* _WHAT THIS TASK INVOLVES_
If an entry holds a picture, leave the picture out and copy the rest exactly.

* _SOURCE DATA_

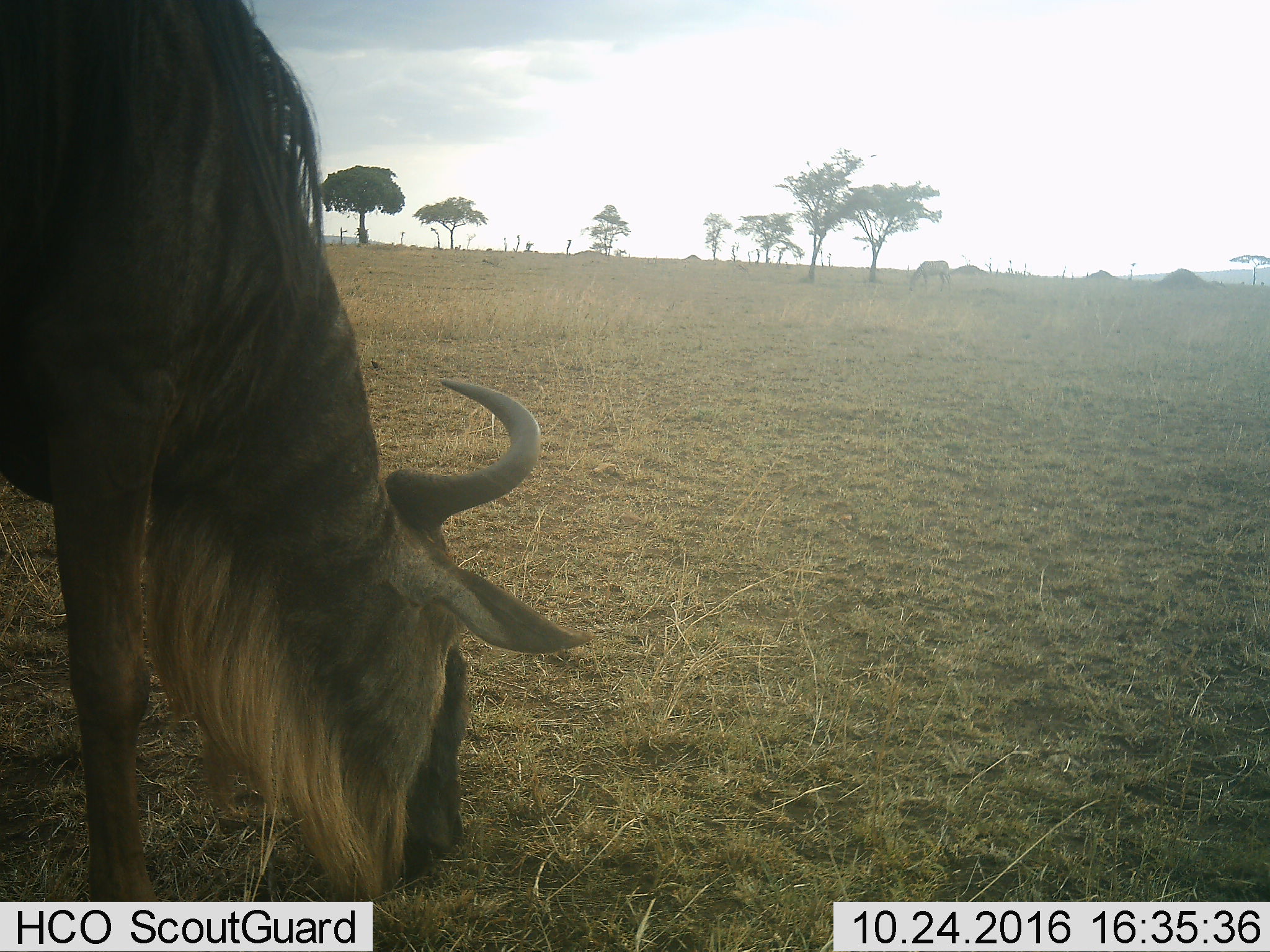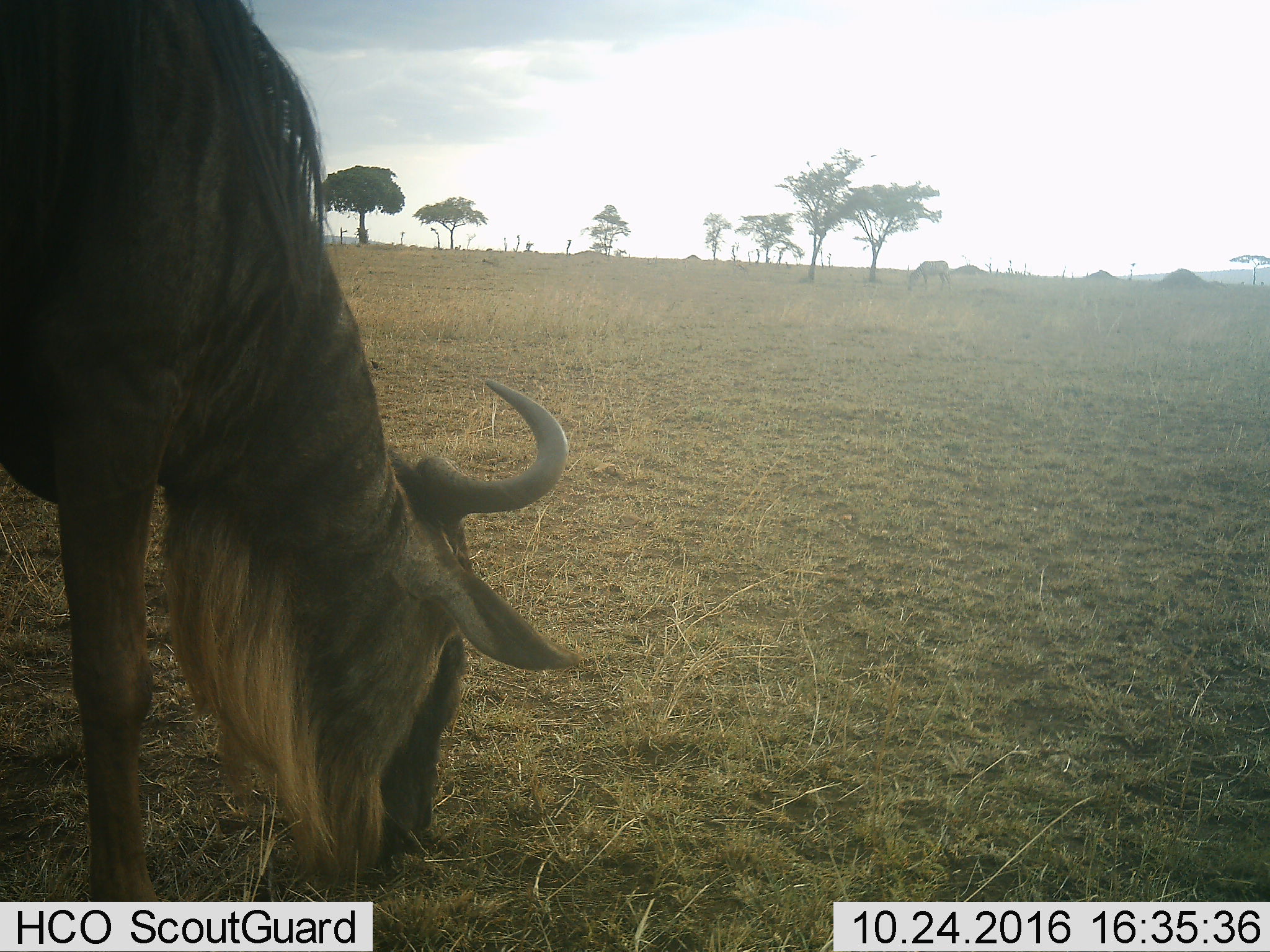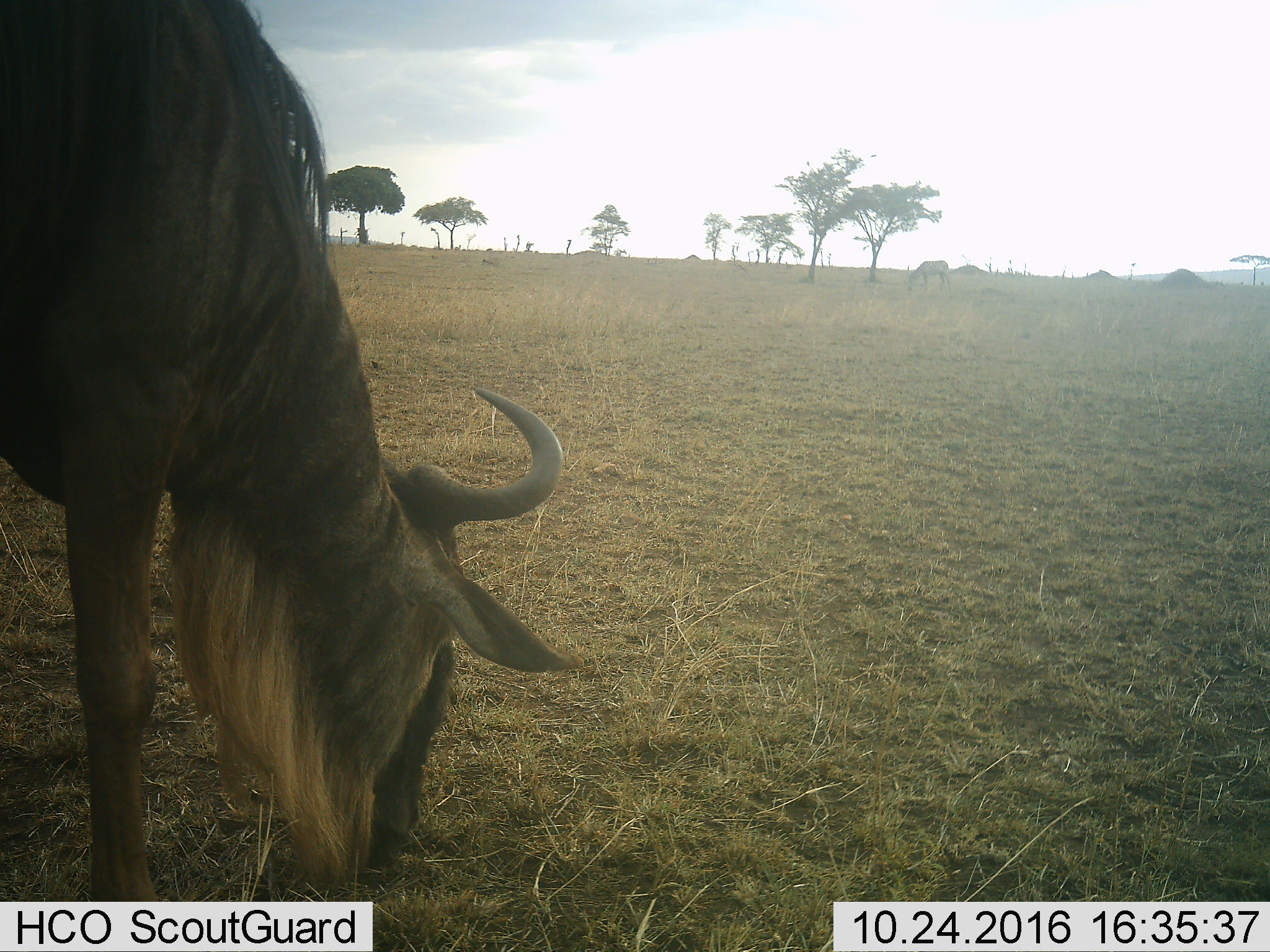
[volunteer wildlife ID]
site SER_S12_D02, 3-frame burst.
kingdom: Animalia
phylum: Chordata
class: Mammalia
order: Artiodactyla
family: Bovidae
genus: Connochaetes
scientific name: Connochaetes taurinus taurinus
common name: blue wildebeest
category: wildebeestblue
Wildebeestblue (blue wildebeest) (Connochaetes taurinus taurinus), count 1. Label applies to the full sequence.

* _REPLY_
[volunteer wildlife ID]
site SER_S12_D02, 3-frame burst.
kingdom: Animalia
phylum: Chordata
class: Mammalia
order: Artiodactyla
family: Bovidae
genus: Connochaetes
scientific name: Connochaetes taurinus taurinus
common name: blue wildebeest
category: wildebeestblue
Wildebeestblue (blue wildebeest) (Connochaetes taurinus taurinus), count 1. Label applies to the full sequence.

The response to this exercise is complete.